Actions to take:
a) According to the mini pumpkin cake recipe, how much canned pumpkin goes into the batter?
b) Extend the mini pumpkin cake recipe by writing the directions that follow its last step.

Text block:
--------------------------------------------------

Mini Pumpkin Cakes
- Ready In:
- 1hr 44mins
- Ingredients:
- 12
- Yields:
-
8 Pumpkins
ingredients
- 3⁄4 cup butter, softened
- 1 (8 ounce) package cream cheese, softened
- 2 cups sugar
- 2 large eggs
- 1 1⁄2 cups canned pumpkin
- 1⁄2 teaspoon vanilla extract
- 3 cups all-purpose flour
- 1 teaspoon pumpkin pie spice
- 1⁄2 teaspoon baking powder
- 1⁄2 teaspoon baking soda
- 1⁄2 teaspoon salt
- caramel candy, for Caramel Stems, Leaves, and Vines (or Caramel Bits, instructions below) (optional)
directions
- Preheat oven to 350°. Beat butter and cream cheese at medium speed with an electric mixer until creamy. Gradually add sugar, beating until light and fluffy. Add eggs, 1 at a time, beating just until blended after each addition. Stir in pumpkin and vanilla.

--------------------------------------------------

Data supplied:
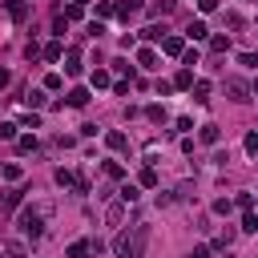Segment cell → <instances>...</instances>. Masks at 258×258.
Masks as SVG:
<instances>
[{
	"instance_id": "obj_23",
	"label": "cell",
	"mask_w": 258,
	"mask_h": 258,
	"mask_svg": "<svg viewBox=\"0 0 258 258\" xmlns=\"http://www.w3.org/2000/svg\"><path fill=\"white\" fill-rule=\"evenodd\" d=\"M16 149H20V153H36V137H32V133L16 137Z\"/></svg>"
},
{
	"instance_id": "obj_1",
	"label": "cell",
	"mask_w": 258,
	"mask_h": 258,
	"mask_svg": "<svg viewBox=\"0 0 258 258\" xmlns=\"http://www.w3.org/2000/svg\"><path fill=\"white\" fill-rule=\"evenodd\" d=\"M145 246H149V226L145 222H137L133 230H121L117 242H113L117 258H145Z\"/></svg>"
},
{
	"instance_id": "obj_14",
	"label": "cell",
	"mask_w": 258,
	"mask_h": 258,
	"mask_svg": "<svg viewBox=\"0 0 258 258\" xmlns=\"http://www.w3.org/2000/svg\"><path fill=\"white\" fill-rule=\"evenodd\" d=\"M105 218H109V222L117 226V222L125 218V202H109V206H105Z\"/></svg>"
},
{
	"instance_id": "obj_4",
	"label": "cell",
	"mask_w": 258,
	"mask_h": 258,
	"mask_svg": "<svg viewBox=\"0 0 258 258\" xmlns=\"http://www.w3.org/2000/svg\"><path fill=\"white\" fill-rule=\"evenodd\" d=\"M161 52H165V56H181V52H185V40L173 36V32H165V36H161Z\"/></svg>"
},
{
	"instance_id": "obj_42",
	"label": "cell",
	"mask_w": 258,
	"mask_h": 258,
	"mask_svg": "<svg viewBox=\"0 0 258 258\" xmlns=\"http://www.w3.org/2000/svg\"><path fill=\"white\" fill-rule=\"evenodd\" d=\"M20 129H40V117H36V113H28V117L20 121Z\"/></svg>"
},
{
	"instance_id": "obj_27",
	"label": "cell",
	"mask_w": 258,
	"mask_h": 258,
	"mask_svg": "<svg viewBox=\"0 0 258 258\" xmlns=\"http://www.w3.org/2000/svg\"><path fill=\"white\" fill-rule=\"evenodd\" d=\"M52 177H56V185H73V181H77V173H73V169H64V165H60Z\"/></svg>"
},
{
	"instance_id": "obj_49",
	"label": "cell",
	"mask_w": 258,
	"mask_h": 258,
	"mask_svg": "<svg viewBox=\"0 0 258 258\" xmlns=\"http://www.w3.org/2000/svg\"><path fill=\"white\" fill-rule=\"evenodd\" d=\"M69 4H77V8H85V4H89V0H69Z\"/></svg>"
},
{
	"instance_id": "obj_3",
	"label": "cell",
	"mask_w": 258,
	"mask_h": 258,
	"mask_svg": "<svg viewBox=\"0 0 258 258\" xmlns=\"http://www.w3.org/2000/svg\"><path fill=\"white\" fill-rule=\"evenodd\" d=\"M226 93H230V101H238V105L250 101V85H246L242 77H226Z\"/></svg>"
},
{
	"instance_id": "obj_10",
	"label": "cell",
	"mask_w": 258,
	"mask_h": 258,
	"mask_svg": "<svg viewBox=\"0 0 258 258\" xmlns=\"http://www.w3.org/2000/svg\"><path fill=\"white\" fill-rule=\"evenodd\" d=\"M189 93H194V101H198V105H206V101H210V81H194V85H189Z\"/></svg>"
},
{
	"instance_id": "obj_48",
	"label": "cell",
	"mask_w": 258,
	"mask_h": 258,
	"mask_svg": "<svg viewBox=\"0 0 258 258\" xmlns=\"http://www.w3.org/2000/svg\"><path fill=\"white\" fill-rule=\"evenodd\" d=\"M8 81H12V73H8V69H4V64H0V89H4V85H8Z\"/></svg>"
},
{
	"instance_id": "obj_17",
	"label": "cell",
	"mask_w": 258,
	"mask_h": 258,
	"mask_svg": "<svg viewBox=\"0 0 258 258\" xmlns=\"http://www.w3.org/2000/svg\"><path fill=\"white\" fill-rule=\"evenodd\" d=\"M169 85H173V89H189V85H194V69H181V73H177Z\"/></svg>"
},
{
	"instance_id": "obj_12",
	"label": "cell",
	"mask_w": 258,
	"mask_h": 258,
	"mask_svg": "<svg viewBox=\"0 0 258 258\" xmlns=\"http://www.w3.org/2000/svg\"><path fill=\"white\" fill-rule=\"evenodd\" d=\"M105 145H109V149H125V145H129V137H125L121 129H113V133H105Z\"/></svg>"
},
{
	"instance_id": "obj_21",
	"label": "cell",
	"mask_w": 258,
	"mask_h": 258,
	"mask_svg": "<svg viewBox=\"0 0 258 258\" xmlns=\"http://www.w3.org/2000/svg\"><path fill=\"white\" fill-rule=\"evenodd\" d=\"M145 117H149L153 125H165V105H149V109H145Z\"/></svg>"
},
{
	"instance_id": "obj_47",
	"label": "cell",
	"mask_w": 258,
	"mask_h": 258,
	"mask_svg": "<svg viewBox=\"0 0 258 258\" xmlns=\"http://www.w3.org/2000/svg\"><path fill=\"white\" fill-rule=\"evenodd\" d=\"M198 8H202V12H214V8H218V0H198Z\"/></svg>"
},
{
	"instance_id": "obj_9",
	"label": "cell",
	"mask_w": 258,
	"mask_h": 258,
	"mask_svg": "<svg viewBox=\"0 0 258 258\" xmlns=\"http://www.w3.org/2000/svg\"><path fill=\"white\" fill-rule=\"evenodd\" d=\"M185 36H189V40H206V36H210V28H206V20H189V28H185Z\"/></svg>"
},
{
	"instance_id": "obj_20",
	"label": "cell",
	"mask_w": 258,
	"mask_h": 258,
	"mask_svg": "<svg viewBox=\"0 0 258 258\" xmlns=\"http://www.w3.org/2000/svg\"><path fill=\"white\" fill-rule=\"evenodd\" d=\"M137 198H141V189H137L133 181H125V185H121V202H125V206H133Z\"/></svg>"
},
{
	"instance_id": "obj_15",
	"label": "cell",
	"mask_w": 258,
	"mask_h": 258,
	"mask_svg": "<svg viewBox=\"0 0 258 258\" xmlns=\"http://www.w3.org/2000/svg\"><path fill=\"white\" fill-rule=\"evenodd\" d=\"M177 8V0H157V4H149V16H169Z\"/></svg>"
},
{
	"instance_id": "obj_5",
	"label": "cell",
	"mask_w": 258,
	"mask_h": 258,
	"mask_svg": "<svg viewBox=\"0 0 258 258\" xmlns=\"http://www.w3.org/2000/svg\"><path fill=\"white\" fill-rule=\"evenodd\" d=\"M141 8H145V0H121V4H113V12H117L121 20H133Z\"/></svg>"
},
{
	"instance_id": "obj_25",
	"label": "cell",
	"mask_w": 258,
	"mask_h": 258,
	"mask_svg": "<svg viewBox=\"0 0 258 258\" xmlns=\"http://www.w3.org/2000/svg\"><path fill=\"white\" fill-rule=\"evenodd\" d=\"M141 36L145 40H161L165 36V24H149V28H141Z\"/></svg>"
},
{
	"instance_id": "obj_28",
	"label": "cell",
	"mask_w": 258,
	"mask_h": 258,
	"mask_svg": "<svg viewBox=\"0 0 258 258\" xmlns=\"http://www.w3.org/2000/svg\"><path fill=\"white\" fill-rule=\"evenodd\" d=\"M4 258H28V250H24L20 242H8V246H4Z\"/></svg>"
},
{
	"instance_id": "obj_39",
	"label": "cell",
	"mask_w": 258,
	"mask_h": 258,
	"mask_svg": "<svg viewBox=\"0 0 258 258\" xmlns=\"http://www.w3.org/2000/svg\"><path fill=\"white\" fill-rule=\"evenodd\" d=\"M105 16H113V4H109V0H101V4H97V20H105Z\"/></svg>"
},
{
	"instance_id": "obj_40",
	"label": "cell",
	"mask_w": 258,
	"mask_h": 258,
	"mask_svg": "<svg viewBox=\"0 0 258 258\" xmlns=\"http://www.w3.org/2000/svg\"><path fill=\"white\" fill-rule=\"evenodd\" d=\"M226 24H230V28H242L246 20H242V12H226Z\"/></svg>"
},
{
	"instance_id": "obj_13",
	"label": "cell",
	"mask_w": 258,
	"mask_h": 258,
	"mask_svg": "<svg viewBox=\"0 0 258 258\" xmlns=\"http://www.w3.org/2000/svg\"><path fill=\"white\" fill-rule=\"evenodd\" d=\"M137 181H141L145 189H157V169H153V165H145V169L137 173Z\"/></svg>"
},
{
	"instance_id": "obj_11",
	"label": "cell",
	"mask_w": 258,
	"mask_h": 258,
	"mask_svg": "<svg viewBox=\"0 0 258 258\" xmlns=\"http://www.w3.org/2000/svg\"><path fill=\"white\" fill-rule=\"evenodd\" d=\"M40 56H44V60H60V56H64V48H60V40H48V44L40 48Z\"/></svg>"
},
{
	"instance_id": "obj_2",
	"label": "cell",
	"mask_w": 258,
	"mask_h": 258,
	"mask_svg": "<svg viewBox=\"0 0 258 258\" xmlns=\"http://www.w3.org/2000/svg\"><path fill=\"white\" fill-rule=\"evenodd\" d=\"M48 214H52V206H48V202H40V206H28V210H20V218H16L20 234L36 242V238L44 234V218H48Z\"/></svg>"
},
{
	"instance_id": "obj_7",
	"label": "cell",
	"mask_w": 258,
	"mask_h": 258,
	"mask_svg": "<svg viewBox=\"0 0 258 258\" xmlns=\"http://www.w3.org/2000/svg\"><path fill=\"white\" fill-rule=\"evenodd\" d=\"M20 198H24V189H20V185L4 189V194H0V210H4V214H8V210H16V206H20Z\"/></svg>"
},
{
	"instance_id": "obj_37",
	"label": "cell",
	"mask_w": 258,
	"mask_h": 258,
	"mask_svg": "<svg viewBox=\"0 0 258 258\" xmlns=\"http://www.w3.org/2000/svg\"><path fill=\"white\" fill-rule=\"evenodd\" d=\"M230 210H234L230 198H218V202H214V214H230Z\"/></svg>"
},
{
	"instance_id": "obj_18",
	"label": "cell",
	"mask_w": 258,
	"mask_h": 258,
	"mask_svg": "<svg viewBox=\"0 0 258 258\" xmlns=\"http://www.w3.org/2000/svg\"><path fill=\"white\" fill-rule=\"evenodd\" d=\"M69 105H73V109H85V105H89V89H73V93H69Z\"/></svg>"
},
{
	"instance_id": "obj_22",
	"label": "cell",
	"mask_w": 258,
	"mask_h": 258,
	"mask_svg": "<svg viewBox=\"0 0 258 258\" xmlns=\"http://www.w3.org/2000/svg\"><path fill=\"white\" fill-rule=\"evenodd\" d=\"M0 137H4V141H16V137H20V125H16V121H4V125H0Z\"/></svg>"
},
{
	"instance_id": "obj_32",
	"label": "cell",
	"mask_w": 258,
	"mask_h": 258,
	"mask_svg": "<svg viewBox=\"0 0 258 258\" xmlns=\"http://www.w3.org/2000/svg\"><path fill=\"white\" fill-rule=\"evenodd\" d=\"M69 258H89V242H73L69 246Z\"/></svg>"
},
{
	"instance_id": "obj_29",
	"label": "cell",
	"mask_w": 258,
	"mask_h": 258,
	"mask_svg": "<svg viewBox=\"0 0 258 258\" xmlns=\"http://www.w3.org/2000/svg\"><path fill=\"white\" fill-rule=\"evenodd\" d=\"M89 81H93V89H105V85H109V73H105V69H93Z\"/></svg>"
},
{
	"instance_id": "obj_33",
	"label": "cell",
	"mask_w": 258,
	"mask_h": 258,
	"mask_svg": "<svg viewBox=\"0 0 258 258\" xmlns=\"http://www.w3.org/2000/svg\"><path fill=\"white\" fill-rule=\"evenodd\" d=\"M226 48H230L226 36H210V52H226Z\"/></svg>"
},
{
	"instance_id": "obj_43",
	"label": "cell",
	"mask_w": 258,
	"mask_h": 258,
	"mask_svg": "<svg viewBox=\"0 0 258 258\" xmlns=\"http://www.w3.org/2000/svg\"><path fill=\"white\" fill-rule=\"evenodd\" d=\"M101 32H105V24H101V20H93V24H89V32H85V36H93V40H97V36H101Z\"/></svg>"
},
{
	"instance_id": "obj_24",
	"label": "cell",
	"mask_w": 258,
	"mask_h": 258,
	"mask_svg": "<svg viewBox=\"0 0 258 258\" xmlns=\"http://www.w3.org/2000/svg\"><path fill=\"white\" fill-rule=\"evenodd\" d=\"M258 230V218H254V210H242V234H254Z\"/></svg>"
},
{
	"instance_id": "obj_26",
	"label": "cell",
	"mask_w": 258,
	"mask_h": 258,
	"mask_svg": "<svg viewBox=\"0 0 258 258\" xmlns=\"http://www.w3.org/2000/svg\"><path fill=\"white\" fill-rule=\"evenodd\" d=\"M0 173H4L8 181H20V165H16V161H4V165H0Z\"/></svg>"
},
{
	"instance_id": "obj_31",
	"label": "cell",
	"mask_w": 258,
	"mask_h": 258,
	"mask_svg": "<svg viewBox=\"0 0 258 258\" xmlns=\"http://www.w3.org/2000/svg\"><path fill=\"white\" fill-rule=\"evenodd\" d=\"M234 206H238V210H254V194H246V189H242V194L234 198Z\"/></svg>"
},
{
	"instance_id": "obj_44",
	"label": "cell",
	"mask_w": 258,
	"mask_h": 258,
	"mask_svg": "<svg viewBox=\"0 0 258 258\" xmlns=\"http://www.w3.org/2000/svg\"><path fill=\"white\" fill-rule=\"evenodd\" d=\"M181 60H185V69H194V64H198V52H194V48H185V52H181Z\"/></svg>"
},
{
	"instance_id": "obj_19",
	"label": "cell",
	"mask_w": 258,
	"mask_h": 258,
	"mask_svg": "<svg viewBox=\"0 0 258 258\" xmlns=\"http://www.w3.org/2000/svg\"><path fill=\"white\" fill-rule=\"evenodd\" d=\"M202 141H206V145H218V141H222V129H218V125H202Z\"/></svg>"
},
{
	"instance_id": "obj_8",
	"label": "cell",
	"mask_w": 258,
	"mask_h": 258,
	"mask_svg": "<svg viewBox=\"0 0 258 258\" xmlns=\"http://www.w3.org/2000/svg\"><path fill=\"white\" fill-rule=\"evenodd\" d=\"M4 8H8V16H12L16 24L28 20V4H24V0H4Z\"/></svg>"
},
{
	"instance_id": "obj_35",
	"label": "cell",
	"mask_w": 258,
	"mask_h": 258,
	"mask_svg": "<svg viewBox=\"0 0 258 258\" xmlns=\"http://www.w3.org/2000/svg\"><path fill=\"white\" fill-rule=\"evenodd\" d=\"M60 16H64V20H81V16H85V8H77V4H69V8L60 12Z\"/></svg>"
},
{
	"instance_id": "obj_6",
	"label": "cell",
	"mask_w": 258,
	"mask_h": 258,
	"mask_svg": "<svg viewBox=\"0 0 258 258\" xmlns=\"http://www.w3.org/2000/svg\"><path fill=\"white\" fill-rule=\"evenodd\" d=\"M81 69H85L81 64V48H64V73L69 77H81Z\"/></svg>"
},
{
	"instance_id": "obj_41",
	"label": "cell",
	"mask_w": 258,
	"mask_h": 258,
	"mask_svg": "<svg viewBox=\"0 0 258 258\" xmlns=\"http://www.w3.org/2000/svg\"><path fill=\"white\" fill-rule=\"evenodd\" d=\"M24 56H28V60H36V56H40V44H36V40H28V44H24Z\"/></svg>"
},
{
	"instance_id": "obj_16",
	"label": "cell",
	"mask_w": 258,
	"mask_h": 258,
	"mask_svg": "<svg viewBox=\"0 0 258 258\" xmlns=\"http://www.w3.org/2000/svg\"><path fill=\"white\" fill-rule=\"evenodd\" d=\"M137 64H141V69H157V52H153V48H141V52H137Z\"/></svg>"
},
{
	"instance_id": "obj_45",
	"label": "cell",
	"mask_w": 258,
	"mask_h": 258,
	"mask_svg": "<svg viewBox=\"0 0 258 258\" xmlns=\"http://www.w3.org/2000/svg\"><path fill=\"white\" fill-rule=\"evenodd\" d=\"M113 69H117V73H129V81H133V69H129V60H121V56H117V60H113Z\"/></svg>"
},
{
	"instance_id": "obj_46",
	"label": "cell",
	"mask_w": 258,
	"mask_h": 258,
	"mask_svg": "<svg viewBox=\"0 0 258 258\" xmlns=\"http://www.w3.org/2000/svg\"><path fill=\"white\" fill-rule=\"evenodd\" d=\"M189 258H210V246H194V250H189Z\"/></svg>"
},
{
	"instance_id": "obj_34",
	"label": "cell",
	"mask_w": 258,
	"mask_h": 258,
	"mask_svg": "<svg viewBox=\"0 0 258 258\" xmlns=\"http://www.w3.org/2000/svg\"><path fill=\"white\" fill-rule=\"evenodd\" d=\"M242 145H246V153H250V157H254V153H258V133H254V129H250V133H246V141H242Z\"/></svg>"
},
{
	"instance_id": "obj_30",
	"label": "cell",
	"mask_w": 258,
	"mask_h": 258,
	"mask_svg": "<svg viewBox=\"0 0 258 258\" xmlns=\"http://www.w3.org/2000/svg\"><path fill=\"white\" fill-rule=\"evenodd\" d=\"M105 177H113V181H121V177H125V169H121L117 161H105Z\"/></svg>"
},
{
	"instance_id": "obj_38",
	"label": "cell",
	"mask_w": 258,
	"mask_h": 258,
	"mask_svg": "<svg viewBox=\"0 0 258 258\" xmlns=\"http://www.w3.org/2000/svg\"><path fill=\"white\" fill-rule=\"evenodd\" d=\"M230 242H234V230H222V234H218V242H214V246H218V250H226V246H230Z\"/></svg>"
},
{
	"instance_id": "obj_36",
	"label": "cell",
	"mask_w": 258,
	"mask_h": 258,
	"mask_svg": "<svg viewBox=\"0 0 258 258\" xmlns=\"http://www.w3.org/2000/svg\"><path fill=\"white\" fill-rule=\"evenodd\" d=\"M24 101H28V109H40V105H44V93H36V89H32Z\"/></svg>"
}]
</instances>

--------------------------------------------------

Written answers:
a) 1 1⁄2 cups

b)
- Combine flour and next 4 ingredients; gradually add to butter mixture, beating at low speed just until blended. Spoon batter into 2 lightly greased pumpkin-shaped muffin pans (or mini-bundt pans), filling three-fourths full.
- Bake at 350° for 24 to 26 minutes or until a wooden pick inserted in center comes out clean. Cool in pans on wire racks 5 minutes. Remove from pans to wire racks, and cool completely (about 30 minutes).
- Cut rounded tops off muffins to make them flat. Invert top muffins onto bottom muffins, forming pumpkins. Drizzle Caramel-Rum Glaze over pumpkins. Decorate with Caramel Stems, Leaves, and Vines, if desired.
- CARAMEL STEM: Press 1 caramel between fingers, lengthening to 1 1/2 to 2 inches to form a stem. Curl stem gently.
- CARAMEL LEAVES: Roll caramels into 2-inch squares on a flat surface, using a rolling pin. Cut into leaves, using a paring knife. Gently press tips of leaves to flatten, if desired. Score leaves, using a paring knife. Pinch bottoms of leaves together.
- CARAMEL VINES: Cut 1 caramel into 3 equal pieces. Squeeze each piece gently to flatten, and roll between hands or on a flat surface into a long thin rope. Twist ends to curl.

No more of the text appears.